**Your task**
Skip the pictures and repeat each line of the data exactly.

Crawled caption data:
....

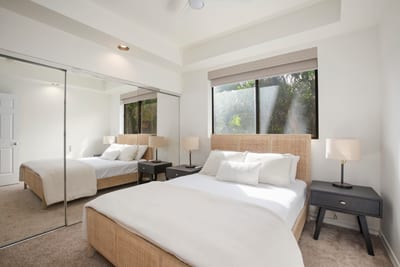 Refined simplicity meets comfort—this guest room glows with soft light, mirrored charm, and crisp linens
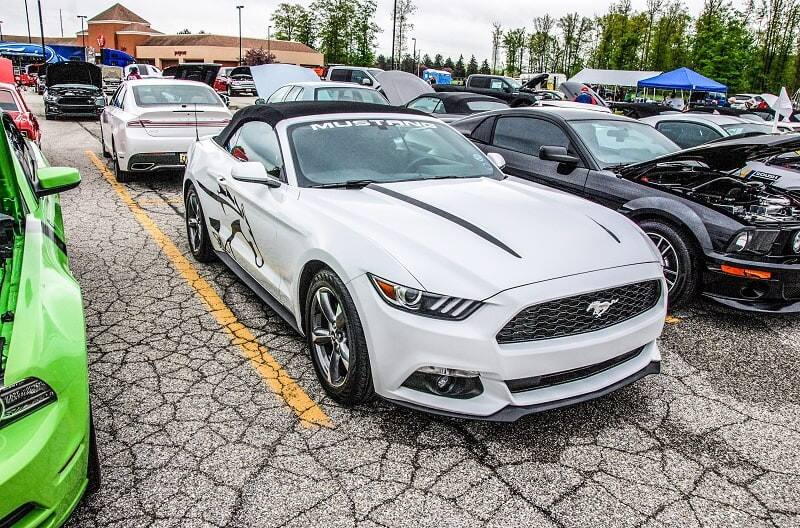 A front side view of a white Ford Mustang on display 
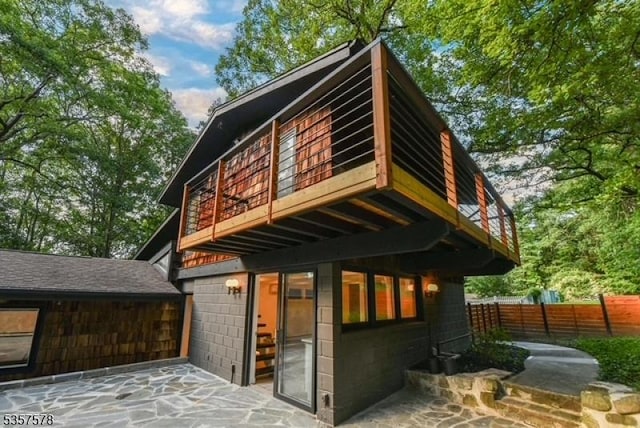 203 Stanhope Rd, Sparta Twp, NJ 07871 - rear view of house with a balcony, fence, and a patio area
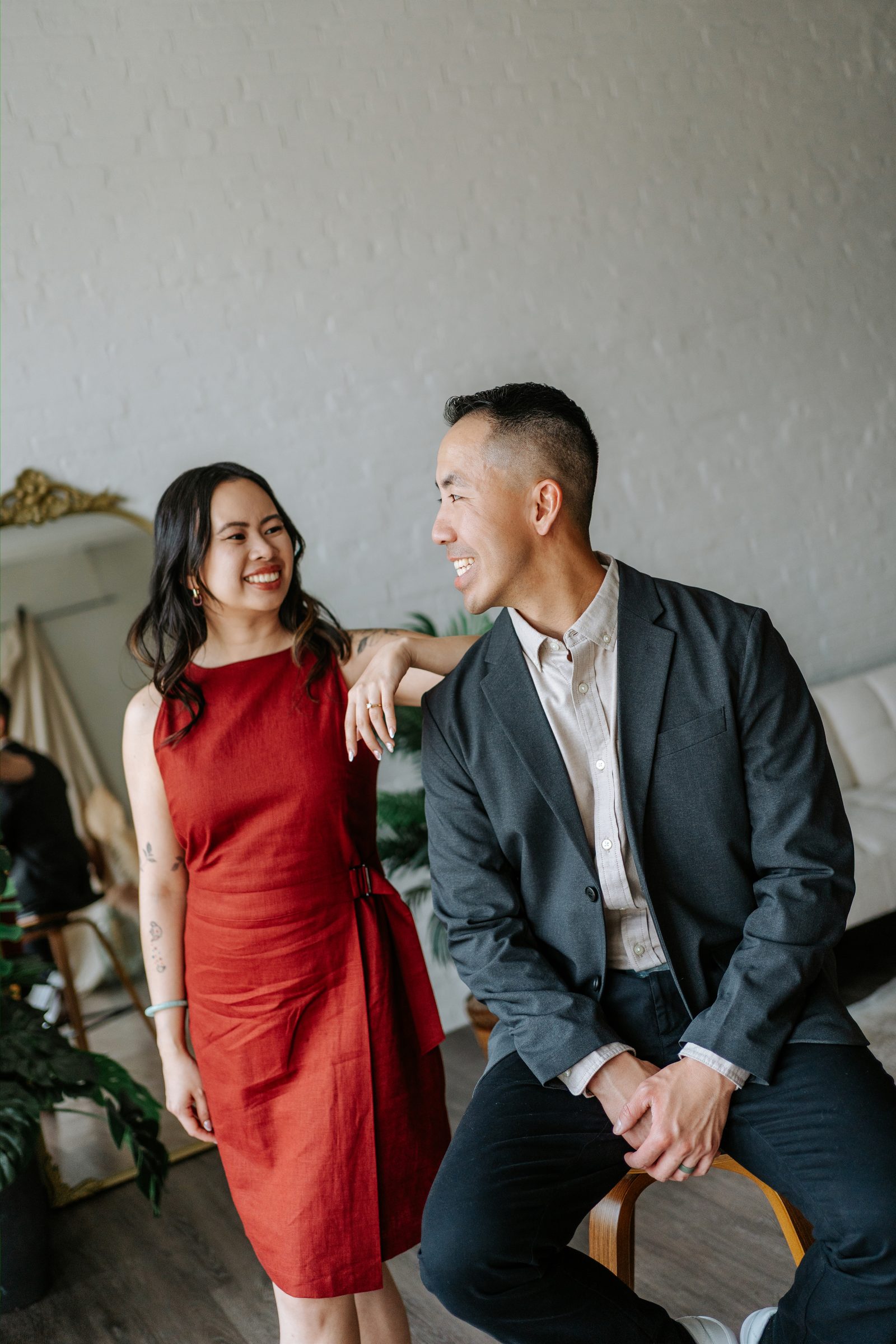 Monica in a red dress and Jason in a charcoal blazer — second look for Winnipeg Chinatown engagement session by Ngo Photography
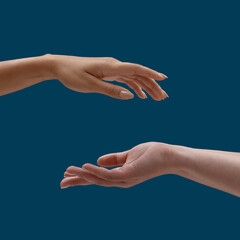 Close up of two open cupped female hands with empty space between them isolated over blue background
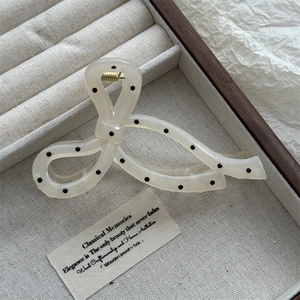 Detailed close-up of cream white polka dot hair claw clip on a linen jewelry tray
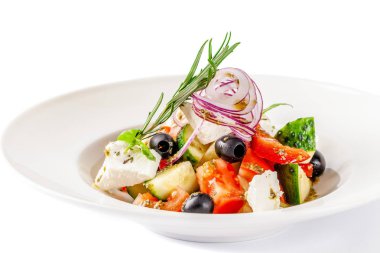 Yunan mutfağı kavramı. Salata domates, salatalık, biber, zeytin ve beyaz peynir. zeytin yağı ile giyinmiş ve taze fesleğen ile dekore edilmiştir. Beyaz bir arka plan üzerinde beyaz tabak.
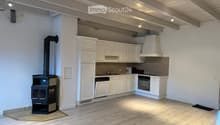 kitchen with white cabinets, wooden floor, fireplace, modern appliances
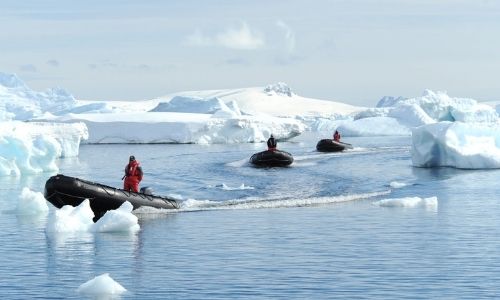 experts des zones polaires dans des petits bateaux sur la mer, entourés de blocs de glace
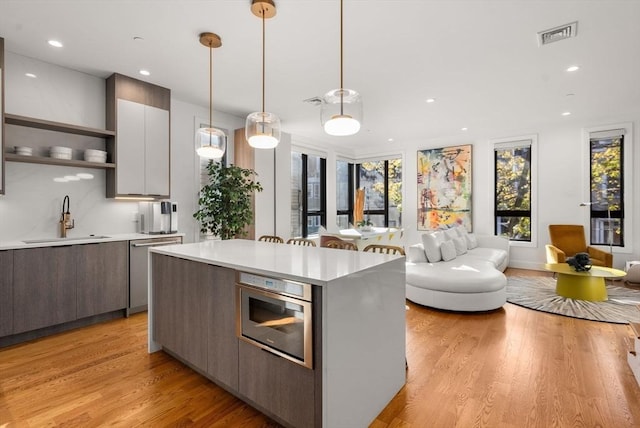 kitchen with pendant lighting, white cabinets, sink, light hardwood / wood-style flooring, and a kitchen island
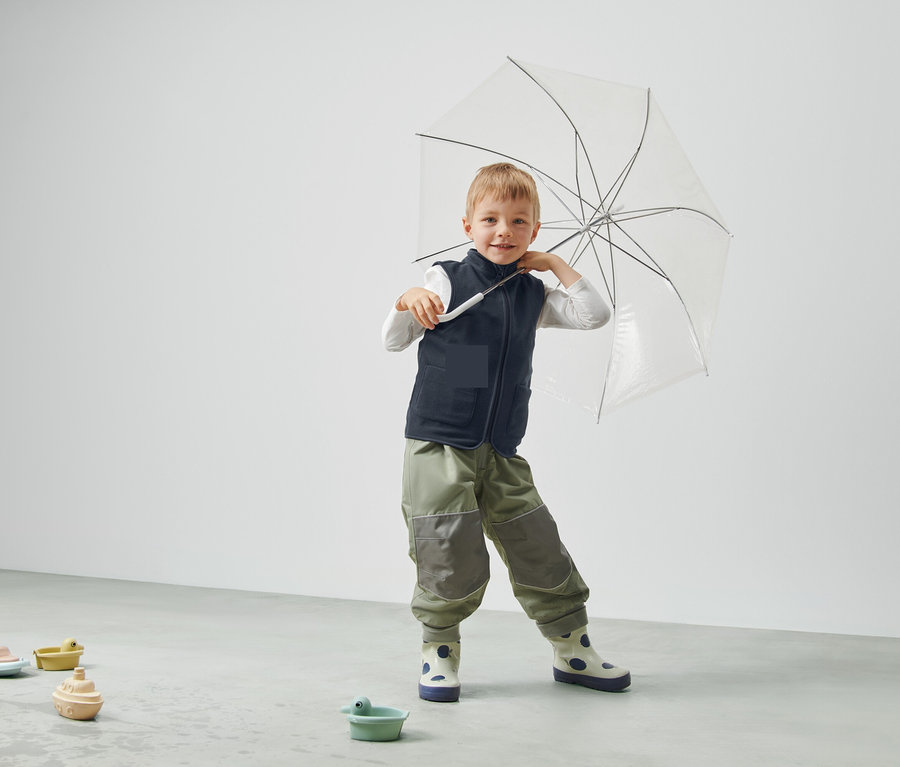 Chlapec drží priehľadný dáždnik, má na sebe vestu a nohavice a stojí v miestnosti.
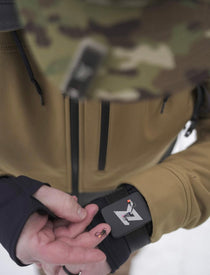 Black wrist band with white logo patch and red accent, worn on a hand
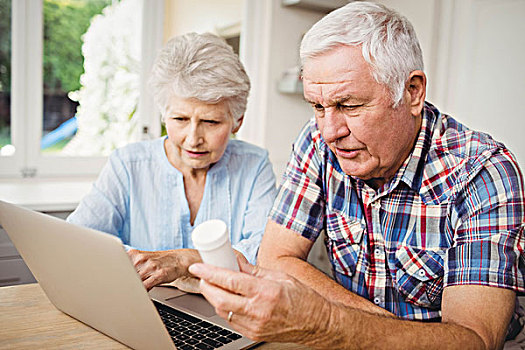 老年,夫妻,拿着,药瓶,操作,笔记本电脑,讨论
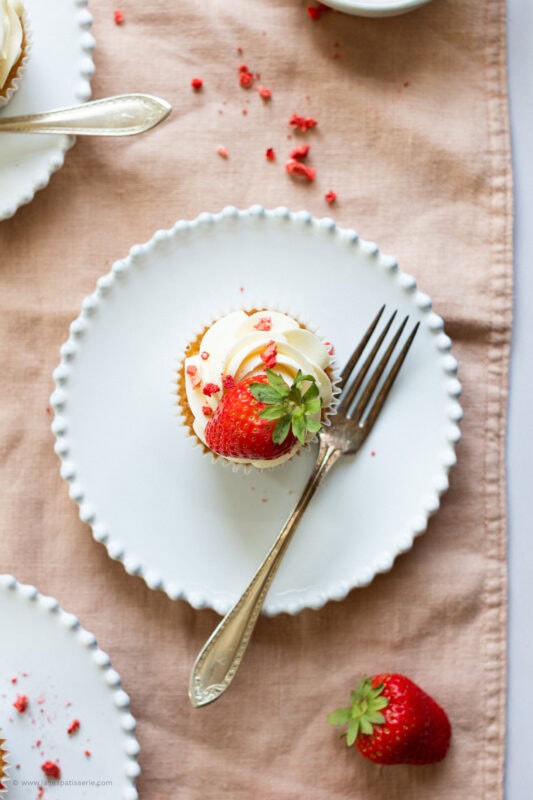 A Wimbledon Strawberry Cupcake on a white plate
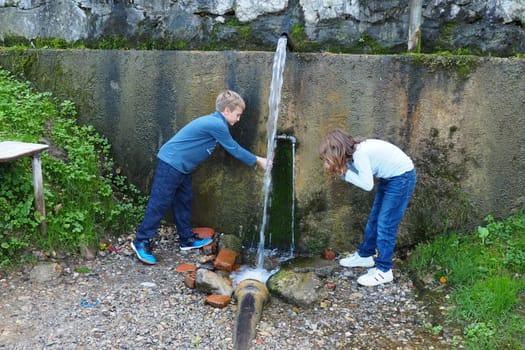 Banja Koviljaca, Loznica, Serbia Mount Guchevo park and forest. Source of mineral sulfuric and ferruginous water Ilidja Chesma Cesma. A jet of water pours out of a tap in a concrete wall. Boy and girl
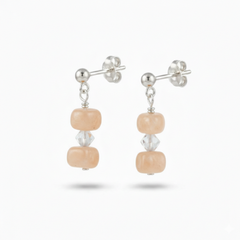 Peach moonstone sterling silver earrings with soft salmon shimmer, elegant feminine gemstone jewellery for everyday wear or wedding styling.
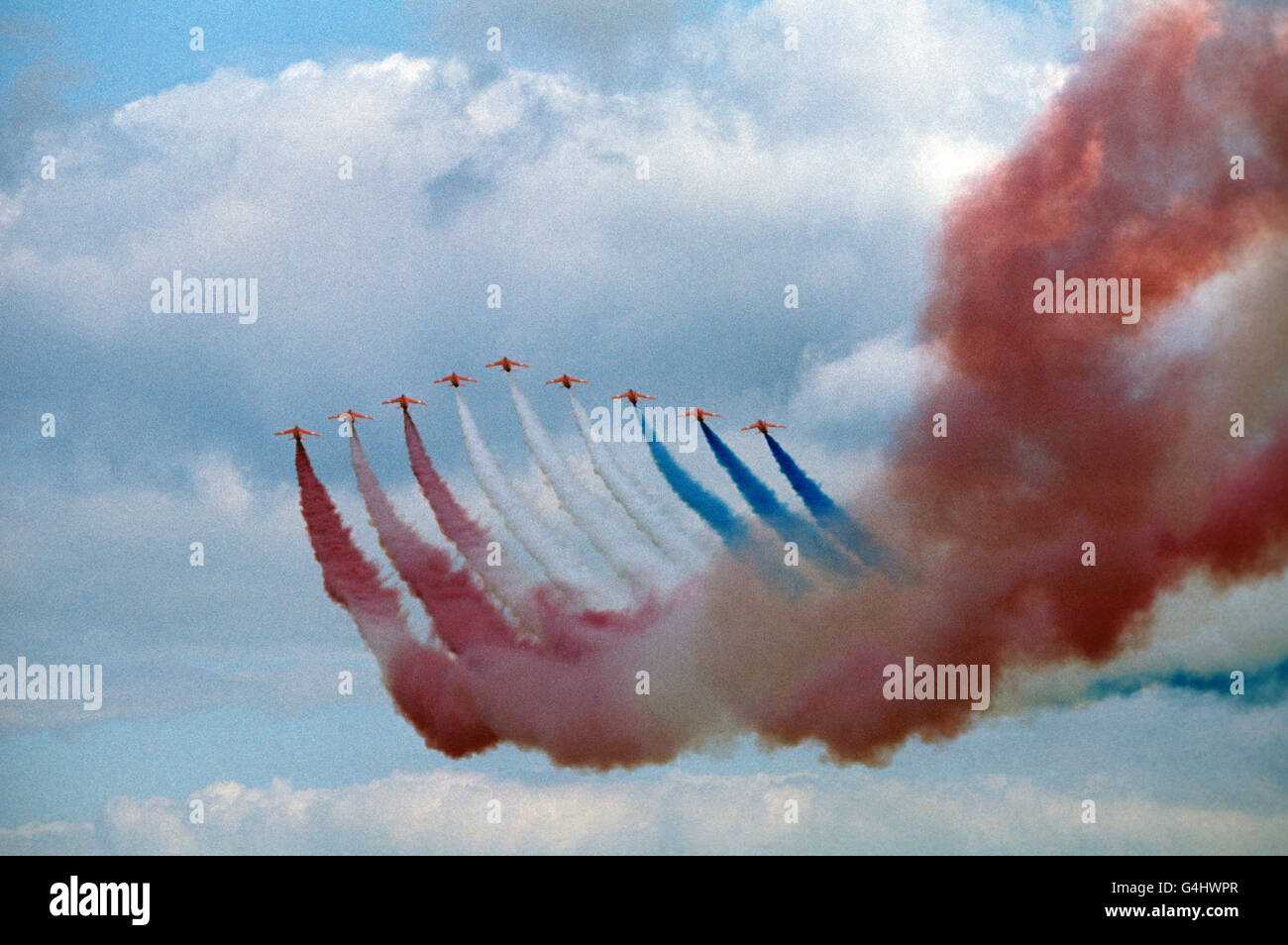 Red, white and blue smoke trails by the Red Arrows aerobatics team in a close to the flying display, at the Royal Review of the Royal Air Force, at RAF Finningley, during Queen Elizabeth II's Silver Jubilee tour of Great Britain Stock Photo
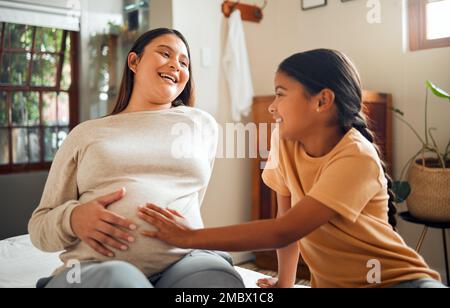 Family, baby and pregnant mother in home with excited, happy and joyful smile of kid touching belly. Indian mom and child waiting for baby sibling and Stock Photo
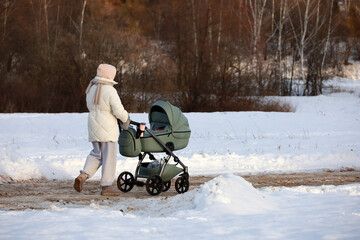 Young woman with a baby stroller walking in winter park. Snow weather, concept of motherhood, single mom with pram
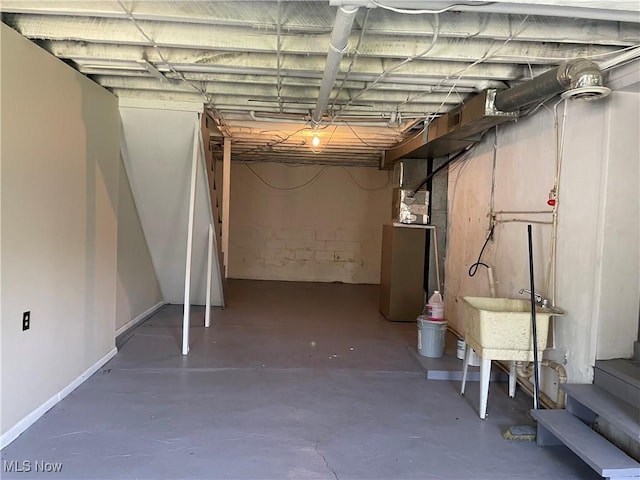 unfinished below grade area featuring baseboards and stairs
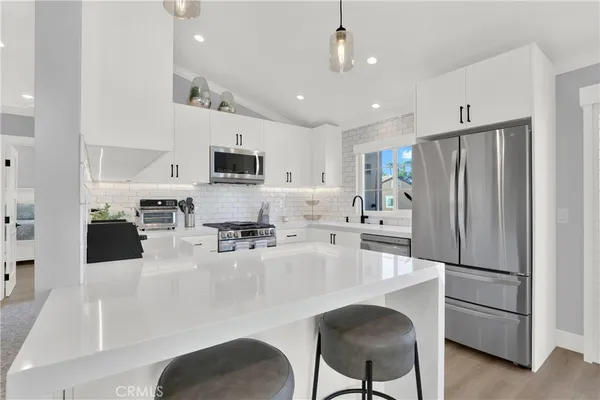 a kitchen with stainless steel appliances granite countertop a refrigerator a stove a sink a microwave a dining table and chairs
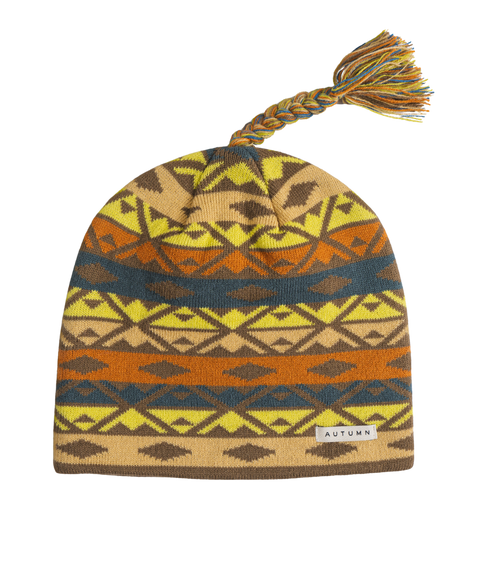 Autumn Piste Tassel Beanie with geometric Southwestern pattern and braided tassel on top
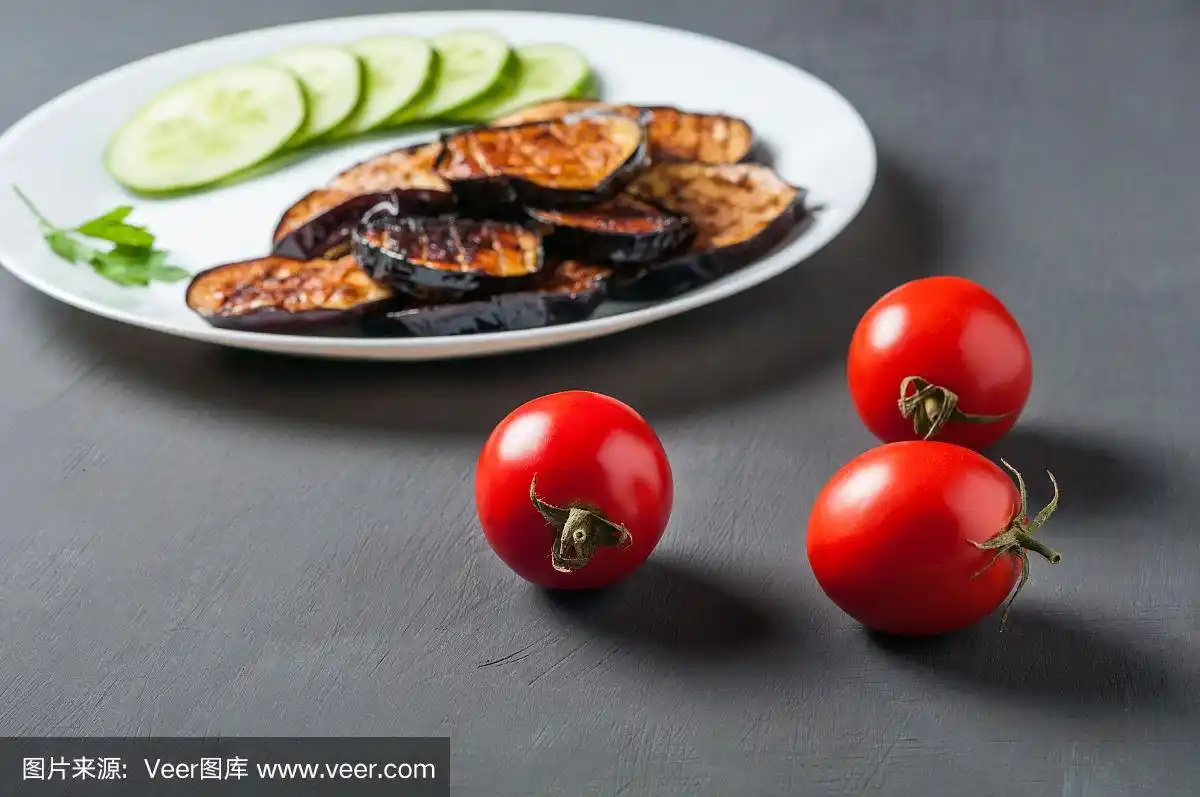 三个完整的新鲜番茄和烤茄子的盘子背景躺在划痕的深色混凝土上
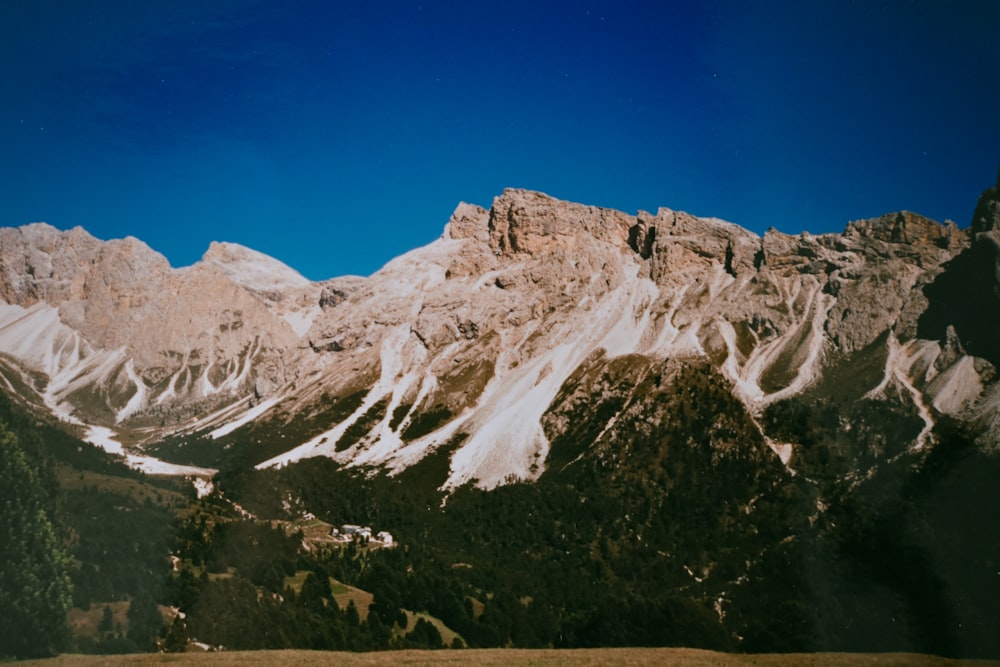 snow covered mountain under blue sky during daytime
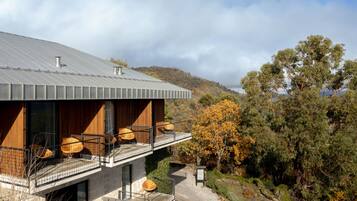 A modern house with a stone facade, wooden balconies, and a view of a forested hillside.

....

**Exercise result**
 Refined simplicity meets comfort—this guest room glows with soft light, mirrored charm, and crisp linens
 A front side view of a white Ford Mustang on display 
 203 Stanhope Rd, Sparta Twp, NJ 07871 - rear view of house with a balcony, fence, and a patio area
 Monica in a red dress and Jason in a charcoal blazer — second look for Winnipeg Chinatown engagement session by Ngo Photography
 Close up of two open cupped female hands with empty space between them isolated over blue background
 Detailed close-up of cream white polka dot hair claw clip on a linen jewelry tray
 Yunan mutfağı kavramı. Salata domates, salatalık, biber, zeytin ve beyaz peynir. zeytin yağı ile giyinmiş ve taze fesleğen ile dekore edilmiştir. Beyaz bir arka plan üzerinde beyaz tabak.
 kitchen with white cabinets, wooden floor, fireplace, modern appliances
 experts des zones polaires dans des petits bateaux sur la mer, entourés de blocs de glace
 kitchen with pendant lighting, white cabinets, sink, light hardwood / wood-style flooring, and a kitchen island
 Chlapec drží priehľadný dáždnik, má na sebe vestu a nohavice a stojí v miestnosti.
 Black wrist band with white logo patch and red accent, worn on a hand
 老年,夫妻,拿着,药瓶,操作,笔记本电脑,讨论
 A Wimbledon Strawberry Cupcake on a white plate
 Banja Koviljaca, Loznica, Serbia Mount Guchevo park and forest. Source of mineral sulfuric and ferruginous water Ilidja Chesma Cesma. A jet of water pours out of a tap in a concrete wall. Boy and girl
 Peach moonstone sterling silver earrings with soft salmon shimmer, elegant feminine gemstone jewellery for everyday wear or wedding styling.
 Red, white and blue smoke trails by the Red Arrows aerobatics team in a close to the flying display, at the Royal Review of the Royal Air Force, at RAF Finningley, during Queen Elizabeth II's Silver Jubilee tour of Great Britain Stock Photo
 Family, baby and pregnant mother in home with excited, happy and joyful smile of kid touching belly. Indian mom and child waiting for baby sibling and Stock Photo
 Young woman with a baby stroller walking in winter park. Snow weather, concept of motherhood, single mom with pram
 unfinished below grade area featuring baseboards and stairs
 a kitchen with stainless steel appliances granite countertop a refrigerator a stove a sink a microwave a dining table and chairs
 Autumn Piste Tassel Beanie with geometric Southwestern pattern and braided tassel on top
 三个完整的新鲜番茄和烤茄子的盘子背景躺在划痕的深色混凝土上
 snow covered mountain under blue sky during daytime
 A modern house with a stone facade, wooden balconies, and a view of a forested hillside.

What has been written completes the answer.